Task directions:
Format everything from the start of the data down to the line containing "Is the value for Series 2 at x = 11.983" as a Markdown table. Use two columns, No. and Entry, giving each line its row number and skipping blank lines.

Stored data:

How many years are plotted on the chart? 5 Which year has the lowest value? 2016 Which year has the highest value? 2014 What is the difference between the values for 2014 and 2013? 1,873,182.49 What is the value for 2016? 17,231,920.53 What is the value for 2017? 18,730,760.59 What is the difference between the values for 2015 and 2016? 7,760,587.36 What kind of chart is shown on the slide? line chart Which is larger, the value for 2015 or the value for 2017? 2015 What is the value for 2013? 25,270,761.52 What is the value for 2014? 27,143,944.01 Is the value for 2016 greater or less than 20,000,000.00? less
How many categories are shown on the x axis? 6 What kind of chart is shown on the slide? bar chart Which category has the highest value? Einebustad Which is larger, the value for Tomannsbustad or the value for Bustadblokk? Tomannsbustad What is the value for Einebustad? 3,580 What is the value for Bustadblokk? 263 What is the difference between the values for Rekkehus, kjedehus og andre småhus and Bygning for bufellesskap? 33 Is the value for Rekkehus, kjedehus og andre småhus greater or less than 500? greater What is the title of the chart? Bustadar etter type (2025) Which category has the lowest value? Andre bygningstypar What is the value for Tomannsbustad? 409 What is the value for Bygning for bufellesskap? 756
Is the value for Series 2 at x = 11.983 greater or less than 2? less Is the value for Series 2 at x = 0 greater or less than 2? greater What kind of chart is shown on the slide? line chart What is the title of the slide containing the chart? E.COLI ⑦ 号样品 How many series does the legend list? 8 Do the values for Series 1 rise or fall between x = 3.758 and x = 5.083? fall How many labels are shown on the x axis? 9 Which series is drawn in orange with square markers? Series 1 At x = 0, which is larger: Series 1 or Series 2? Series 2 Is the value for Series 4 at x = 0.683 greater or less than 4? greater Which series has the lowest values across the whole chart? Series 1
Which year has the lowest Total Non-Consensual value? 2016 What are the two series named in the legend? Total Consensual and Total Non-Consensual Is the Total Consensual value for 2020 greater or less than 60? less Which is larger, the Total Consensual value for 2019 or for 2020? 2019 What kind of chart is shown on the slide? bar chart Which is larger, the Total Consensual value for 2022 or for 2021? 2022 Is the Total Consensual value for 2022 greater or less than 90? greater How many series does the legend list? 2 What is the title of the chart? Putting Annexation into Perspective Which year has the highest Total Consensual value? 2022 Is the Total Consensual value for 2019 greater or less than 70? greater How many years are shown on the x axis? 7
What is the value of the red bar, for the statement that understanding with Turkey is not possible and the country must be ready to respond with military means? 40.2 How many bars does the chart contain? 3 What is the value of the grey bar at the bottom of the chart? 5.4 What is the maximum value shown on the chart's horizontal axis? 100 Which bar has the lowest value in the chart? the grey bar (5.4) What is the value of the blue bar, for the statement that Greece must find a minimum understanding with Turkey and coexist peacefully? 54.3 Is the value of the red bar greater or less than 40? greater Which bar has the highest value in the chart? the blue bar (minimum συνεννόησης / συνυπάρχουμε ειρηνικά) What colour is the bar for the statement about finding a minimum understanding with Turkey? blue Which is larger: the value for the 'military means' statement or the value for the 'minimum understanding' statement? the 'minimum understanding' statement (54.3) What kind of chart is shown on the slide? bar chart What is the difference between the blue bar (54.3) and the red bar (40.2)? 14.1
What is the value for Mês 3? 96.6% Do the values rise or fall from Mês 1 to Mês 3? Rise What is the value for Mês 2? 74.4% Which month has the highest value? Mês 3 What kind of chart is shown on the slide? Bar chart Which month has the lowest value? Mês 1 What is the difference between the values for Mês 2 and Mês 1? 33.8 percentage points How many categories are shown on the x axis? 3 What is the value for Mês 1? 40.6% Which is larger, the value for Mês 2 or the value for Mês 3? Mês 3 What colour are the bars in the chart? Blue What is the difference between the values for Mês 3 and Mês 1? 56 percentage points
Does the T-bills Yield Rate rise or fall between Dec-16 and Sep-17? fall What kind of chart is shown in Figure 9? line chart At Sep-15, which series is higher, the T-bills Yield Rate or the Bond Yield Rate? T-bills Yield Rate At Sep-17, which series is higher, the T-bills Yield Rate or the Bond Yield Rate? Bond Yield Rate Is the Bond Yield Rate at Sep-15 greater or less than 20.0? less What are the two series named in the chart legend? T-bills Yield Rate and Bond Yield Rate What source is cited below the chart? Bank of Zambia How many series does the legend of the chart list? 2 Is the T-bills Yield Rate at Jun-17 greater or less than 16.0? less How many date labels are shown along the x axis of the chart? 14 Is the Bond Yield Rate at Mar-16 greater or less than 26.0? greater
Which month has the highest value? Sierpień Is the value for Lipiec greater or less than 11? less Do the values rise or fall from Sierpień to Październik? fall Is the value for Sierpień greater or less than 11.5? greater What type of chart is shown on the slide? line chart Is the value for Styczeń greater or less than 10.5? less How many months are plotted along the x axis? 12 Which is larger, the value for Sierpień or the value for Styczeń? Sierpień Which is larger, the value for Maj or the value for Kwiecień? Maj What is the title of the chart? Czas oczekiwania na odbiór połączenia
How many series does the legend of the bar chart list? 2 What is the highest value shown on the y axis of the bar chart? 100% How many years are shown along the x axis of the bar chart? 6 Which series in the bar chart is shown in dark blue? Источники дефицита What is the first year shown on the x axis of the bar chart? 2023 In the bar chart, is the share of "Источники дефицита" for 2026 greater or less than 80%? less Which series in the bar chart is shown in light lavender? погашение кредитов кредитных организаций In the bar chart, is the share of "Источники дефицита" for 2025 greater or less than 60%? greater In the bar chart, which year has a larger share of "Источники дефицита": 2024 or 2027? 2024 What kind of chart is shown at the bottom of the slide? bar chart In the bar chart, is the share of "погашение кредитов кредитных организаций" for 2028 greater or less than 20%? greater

Response:
| No. | Entry |
|---|---|
| 1 | How many years are plotted on the chart? 5 Which year has the lowest value? 2016 Which year has the highest value? 2014 What is the difference between the values for 2014 and 2013? 1,873,182.49 What is the value for 2016? 17,231,920.53 What is the value for 2017? 18,730,760.59 What is the difference between the values for 2015 and 2016? 7,760,587.36 What kind of chart is shown on the slide? line chart Which is larger, the value for 2015 or the value for 2017? 2015 What is the value for 2013? 25,270,761.52 What is the value for 2014? 27,143,944.01 Is the value for 2016 greater or less than 20,000,000.00? less |
| 2 | How many categories are shown on the x axis? 6 What kind of chart is shown on the slide? bar chart Which category has the highest value? Einebustad Which is larger, the value for Tomannsbustad or the value for Bustadblokk? Tomannsbustad What is the value for Einebustad? 3,580 What is the value for Bustadblokk? 263 What is the difference between the values for Rekkehus, kjedehus og andre småhus and Bygning for bufellesskap? 33 Is the value for Rekkehus, kjedehus og andre småhus greater or less than 500? greater What is the title of the chart? Bustadar etter type (2025) Which category has the lowest value? Andre bygningstypar What is the value for Tomannsbustad? 409 What is the value for Bygning for bufellesskap? 756 |
| 3 | Is the value for Series 2 at x = 11.983 greater or less than 2? less Is the value for Series 2 at x = 0 greater or less than 2? greater What kind of chart is shown on the slide? line chart What is the title of the slide containing the chart? E.COLI ⑦ 号样品 How many series does the legend list? 8 Do the values for Series 1 rise or fall between x = 3.758 and x = 5.083? fall How many labels are shown on the x axis? 9 Which series is drawn in orange with square markers? Series 1 At x = 0, which is larger: Series 1 or Series 2? Series 2 Is the value for Series 4 at x = 0.683 greater or less than 4? greater Which series has the lowest values across the whole chart? Series 1 |